Sema4 scientists released results from an analysis of patients tested for SARS-CoV-2 at five hospitals in the Mount Sinai Health System. Spanning more than 28,000 patients, this is one of the largest and most racially diverse COVID-19 studies performed in the United States to date. The study findings were posted as a preprint on medRxiv.
The team at Sema4 analyzed de-identified electronic medical records from 28,336 patients tested for SARS-CoV-2 at Mount Sinai Health System hospitals in Manhattan, Brooklyn, and Queens between February 24 and April 15. Of those patients, 6,158 tested positive for the coronavirus and 3,273 were admitted to the hospital.
Consistent with other reports, this study confirmed that COVID-19 prevalence in African Americans and Hispanics is disproportionately high in New York City. However, for patients admitted to the hospital, the analysis found no differences in mortality rates based on ethnicity, indicating that inpatient care helps to address this health care disparity.

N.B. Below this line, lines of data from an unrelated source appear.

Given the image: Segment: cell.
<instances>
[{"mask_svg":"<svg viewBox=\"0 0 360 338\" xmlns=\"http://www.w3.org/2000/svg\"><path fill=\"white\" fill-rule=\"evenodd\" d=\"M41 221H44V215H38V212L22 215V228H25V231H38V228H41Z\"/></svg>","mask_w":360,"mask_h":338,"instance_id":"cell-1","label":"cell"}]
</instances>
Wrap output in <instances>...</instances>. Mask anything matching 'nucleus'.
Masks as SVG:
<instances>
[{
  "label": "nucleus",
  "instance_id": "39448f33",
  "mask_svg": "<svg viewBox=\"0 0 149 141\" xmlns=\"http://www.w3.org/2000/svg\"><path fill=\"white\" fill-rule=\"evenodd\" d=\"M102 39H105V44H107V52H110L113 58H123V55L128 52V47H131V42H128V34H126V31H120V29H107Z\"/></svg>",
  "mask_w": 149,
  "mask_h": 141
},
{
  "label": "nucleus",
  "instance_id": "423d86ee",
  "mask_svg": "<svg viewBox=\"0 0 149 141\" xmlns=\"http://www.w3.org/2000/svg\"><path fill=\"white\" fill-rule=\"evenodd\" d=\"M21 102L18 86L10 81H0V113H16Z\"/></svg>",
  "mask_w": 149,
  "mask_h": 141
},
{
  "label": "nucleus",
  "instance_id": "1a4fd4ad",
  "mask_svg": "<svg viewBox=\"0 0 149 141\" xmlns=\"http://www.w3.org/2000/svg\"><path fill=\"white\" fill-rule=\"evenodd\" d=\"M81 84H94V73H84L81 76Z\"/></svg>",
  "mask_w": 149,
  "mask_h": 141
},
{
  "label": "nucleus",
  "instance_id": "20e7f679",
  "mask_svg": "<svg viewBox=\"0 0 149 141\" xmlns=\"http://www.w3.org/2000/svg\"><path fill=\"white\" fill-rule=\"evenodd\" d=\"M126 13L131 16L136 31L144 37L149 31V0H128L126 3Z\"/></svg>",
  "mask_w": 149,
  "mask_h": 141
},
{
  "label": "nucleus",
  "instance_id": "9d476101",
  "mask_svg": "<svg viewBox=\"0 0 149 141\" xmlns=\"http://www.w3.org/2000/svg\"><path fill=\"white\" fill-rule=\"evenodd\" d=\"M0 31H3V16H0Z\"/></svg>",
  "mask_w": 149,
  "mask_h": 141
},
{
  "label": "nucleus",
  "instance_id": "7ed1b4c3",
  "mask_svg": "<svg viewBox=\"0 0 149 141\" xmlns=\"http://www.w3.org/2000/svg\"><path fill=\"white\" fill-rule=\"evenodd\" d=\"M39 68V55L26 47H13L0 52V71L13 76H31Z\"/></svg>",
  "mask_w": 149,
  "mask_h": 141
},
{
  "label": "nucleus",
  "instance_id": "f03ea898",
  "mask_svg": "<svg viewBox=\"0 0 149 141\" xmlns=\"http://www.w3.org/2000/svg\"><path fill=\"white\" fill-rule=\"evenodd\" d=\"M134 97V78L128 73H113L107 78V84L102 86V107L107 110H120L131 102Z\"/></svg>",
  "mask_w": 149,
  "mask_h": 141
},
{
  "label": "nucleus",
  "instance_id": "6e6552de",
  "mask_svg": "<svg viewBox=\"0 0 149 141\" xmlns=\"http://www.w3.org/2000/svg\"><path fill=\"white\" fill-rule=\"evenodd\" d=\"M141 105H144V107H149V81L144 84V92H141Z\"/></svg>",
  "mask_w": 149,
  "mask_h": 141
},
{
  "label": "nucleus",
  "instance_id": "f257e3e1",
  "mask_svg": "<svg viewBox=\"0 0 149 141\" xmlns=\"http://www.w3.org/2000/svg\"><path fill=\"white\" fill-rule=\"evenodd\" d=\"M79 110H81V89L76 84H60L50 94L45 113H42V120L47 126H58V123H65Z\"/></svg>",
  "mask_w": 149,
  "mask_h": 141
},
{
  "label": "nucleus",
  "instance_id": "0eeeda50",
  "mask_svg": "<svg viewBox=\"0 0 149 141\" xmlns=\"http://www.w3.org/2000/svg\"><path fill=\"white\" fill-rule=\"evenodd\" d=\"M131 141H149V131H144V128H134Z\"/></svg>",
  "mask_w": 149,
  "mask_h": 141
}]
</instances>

The team also identified several risk factors linked to increased mortality rates for COVID-19 patients, including age, oxygen levels, body mass index, and elevated creatinine, among others. Asthma was associated with longer hospital stays, but did not appear to be linked to increased mortality rates. The study, which found higher mortality rates at hospitals where patients had more severe cases upon entry, can also be used to guide neighborhood-based testing for SARS-CoV-2.
Li Li, MD, Sema4’s Vice President of Clinical Information and an Assistant Professor at the Icahn School of Medicine at Mount Sinai in the Department of Genetics and Genomic Sciences, who was one of the lead scientists on the project, commented: “In a thorough review of published studies investigating COVID-19 mortality rates, we found unintentional biases, such as small sample size, that limited the broader utility of the data. By including all patients tested at these five member hospitals and performing advanced statistical modeling including multivariate analyses, we have removed that bias and generated findings that should be more useful in improving the understanding of which clinical features track with disease progression and associated outcomes.”